Developers never stopped trying to make chat UI work, though. WhatsApp is a good example: the company has spent years trying to figure out how users can use chat to interact with businesses. Allo, one of Google’s many failed messaging apps, hoped you might interact with an AI assistant inside chats with your friends. The first round of chatbot hype, circa about 2016, had a lot of very smart people thinking that messaging apps were the future of everything.
There’s just something alluring about the messaging interface, the “conversational AI.” It starts with the fact that we all know how to use it; messaging apps are how we keep in touch with the people we care about most, which means they’re a place we spend a lot of time and energy. You may not know how to navigate the recesses of the Uber app or how to find your frequent flier number in the Southwest app, but “text these words to this number” is a behavior almost anyone understands. In a market where people don’t want to download apps and mobile websites mostly still suck, messaging can simplify experiences in a big way.
Also, while messaging isn’t the most advanced interface, it might be the most expandable. Take Slack, for instance: you probably think of it as a chat app, but in that back-and-forth interface, you can embed links, editable documents, interactive polls, informational bots, and so much more. WeChat is famously an entire platform — basically an entire internet — smushed into a messaging app. You can start with messaging and go a lot of places.
But so many of these tools stumble in the same ways. For quick exchanges of information, like business hours, chat is perfect — ask a question, get an answer. But browsing a catalog as a series of messages? No thanks. Buying a plane ticket with a thousand-message back-and-forth? Hard pass. It’s no different than voice assistants, and god help you if you’ve ever tried to even buy simple things with Alexa. (“For Charmin, say ‘three.’”) For most complicated things, a visual and dedicated UI is far better than a messaging window.
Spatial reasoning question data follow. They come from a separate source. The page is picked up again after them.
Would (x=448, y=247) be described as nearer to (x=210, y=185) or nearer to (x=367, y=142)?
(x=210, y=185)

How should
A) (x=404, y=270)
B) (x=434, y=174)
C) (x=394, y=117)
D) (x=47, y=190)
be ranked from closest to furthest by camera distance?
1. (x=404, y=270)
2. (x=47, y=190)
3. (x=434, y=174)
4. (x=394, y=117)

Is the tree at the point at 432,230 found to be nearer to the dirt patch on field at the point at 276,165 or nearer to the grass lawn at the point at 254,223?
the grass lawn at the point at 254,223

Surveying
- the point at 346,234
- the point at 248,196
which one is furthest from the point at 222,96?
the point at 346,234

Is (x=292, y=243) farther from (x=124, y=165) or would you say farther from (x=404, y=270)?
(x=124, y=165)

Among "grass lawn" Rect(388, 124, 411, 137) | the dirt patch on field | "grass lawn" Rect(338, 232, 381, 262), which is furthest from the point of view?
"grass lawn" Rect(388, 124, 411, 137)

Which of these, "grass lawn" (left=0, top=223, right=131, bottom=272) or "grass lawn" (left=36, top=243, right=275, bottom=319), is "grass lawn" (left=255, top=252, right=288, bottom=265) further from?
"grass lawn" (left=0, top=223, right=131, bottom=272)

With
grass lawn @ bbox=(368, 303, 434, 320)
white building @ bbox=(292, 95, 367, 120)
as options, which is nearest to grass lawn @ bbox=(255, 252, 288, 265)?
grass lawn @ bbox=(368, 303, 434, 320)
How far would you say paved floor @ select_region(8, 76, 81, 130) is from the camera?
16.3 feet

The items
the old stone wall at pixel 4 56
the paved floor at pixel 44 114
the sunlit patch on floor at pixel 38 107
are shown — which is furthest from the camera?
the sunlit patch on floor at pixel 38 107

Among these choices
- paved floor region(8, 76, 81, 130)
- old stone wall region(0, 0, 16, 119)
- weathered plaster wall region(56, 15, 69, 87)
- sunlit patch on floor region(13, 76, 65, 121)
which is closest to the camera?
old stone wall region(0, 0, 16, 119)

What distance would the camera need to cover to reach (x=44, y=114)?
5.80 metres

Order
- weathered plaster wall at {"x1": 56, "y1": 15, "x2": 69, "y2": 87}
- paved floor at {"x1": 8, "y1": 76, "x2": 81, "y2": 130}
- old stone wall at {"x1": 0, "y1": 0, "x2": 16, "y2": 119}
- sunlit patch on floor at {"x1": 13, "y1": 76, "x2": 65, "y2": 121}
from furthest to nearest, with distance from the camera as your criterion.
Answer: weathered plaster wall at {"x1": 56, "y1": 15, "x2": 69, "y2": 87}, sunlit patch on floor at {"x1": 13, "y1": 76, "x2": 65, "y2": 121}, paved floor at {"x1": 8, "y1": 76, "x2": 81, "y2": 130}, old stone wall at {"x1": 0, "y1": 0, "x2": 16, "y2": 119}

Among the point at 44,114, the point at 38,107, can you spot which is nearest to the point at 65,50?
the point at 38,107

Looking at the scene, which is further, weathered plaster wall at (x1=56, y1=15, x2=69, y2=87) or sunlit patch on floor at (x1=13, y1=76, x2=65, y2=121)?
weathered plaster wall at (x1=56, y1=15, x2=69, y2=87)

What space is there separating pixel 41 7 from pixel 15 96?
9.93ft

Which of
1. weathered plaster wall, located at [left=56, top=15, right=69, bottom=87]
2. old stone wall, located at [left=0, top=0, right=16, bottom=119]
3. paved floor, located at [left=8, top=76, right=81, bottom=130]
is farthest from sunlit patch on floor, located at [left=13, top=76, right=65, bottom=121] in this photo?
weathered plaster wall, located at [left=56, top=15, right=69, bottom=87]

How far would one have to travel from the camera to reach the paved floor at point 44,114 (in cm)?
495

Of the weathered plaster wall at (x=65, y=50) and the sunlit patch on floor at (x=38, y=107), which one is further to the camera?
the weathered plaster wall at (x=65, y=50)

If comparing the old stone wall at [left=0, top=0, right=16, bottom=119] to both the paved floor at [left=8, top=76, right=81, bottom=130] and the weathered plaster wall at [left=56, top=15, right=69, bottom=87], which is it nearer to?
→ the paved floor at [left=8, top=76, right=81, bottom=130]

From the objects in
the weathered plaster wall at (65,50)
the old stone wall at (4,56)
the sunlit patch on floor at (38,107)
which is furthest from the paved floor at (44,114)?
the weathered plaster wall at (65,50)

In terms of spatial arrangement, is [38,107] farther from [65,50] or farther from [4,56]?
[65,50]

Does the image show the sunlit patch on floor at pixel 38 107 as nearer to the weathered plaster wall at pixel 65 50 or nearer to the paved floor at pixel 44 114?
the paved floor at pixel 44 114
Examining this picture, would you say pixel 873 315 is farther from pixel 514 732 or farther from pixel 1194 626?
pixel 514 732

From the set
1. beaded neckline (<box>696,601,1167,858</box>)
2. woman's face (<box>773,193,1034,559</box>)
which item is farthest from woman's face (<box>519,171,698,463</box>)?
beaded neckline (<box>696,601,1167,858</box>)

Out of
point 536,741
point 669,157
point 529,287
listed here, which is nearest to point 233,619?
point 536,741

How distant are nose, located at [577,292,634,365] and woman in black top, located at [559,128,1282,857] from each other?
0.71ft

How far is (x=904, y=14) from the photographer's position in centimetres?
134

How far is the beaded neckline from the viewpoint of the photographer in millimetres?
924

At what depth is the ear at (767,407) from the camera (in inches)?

And when it comes to ChatGPT, Bard, Bing, and the rest, things get complicated really fast. These models are smart and collaborative, but you still have to know exactly what to ask for, in what way, and in what order to get what you want. The idea of a “prompt engineer,” the person you pay to know exactly how to coax the perfect image from Stable Diffusion or get ChatGPT to generate just the right Javascript, seems ridiculous but is actually an utterly necessary part of the equation. It’s no different than in the early computer era when only a few people knew how to tell the computer what to do. There are already marketplaces on which you can buy and sell really great prompts; there are prompt gurus and books about prompts; I assume Stanford is already working on a Prompt Engineering major that everyone will be taking soon.
The remarkable thing about generative AI is that it feels like it can do almost anything. That’s also the whole problem. When you can do anything, what do you do? Where do you start? How do you learn how to use it when your only window into its possibilities is a blinking cursor? Eventually, these companies might develop more visual, more interactive tools that help people truly understand what they can do and how it all works. (This is one reason to keep an eye on ChatGPT’s new plug-ins system, which is pretty straightforward for now but could quickly expand the things you can do in the chat window.) Right now, the best idea any of them have is to offer a few suggestions about things you might type.
AI was going to be a feature. Now it’s the product. And that means the text box is back. Messaging is the interface, again.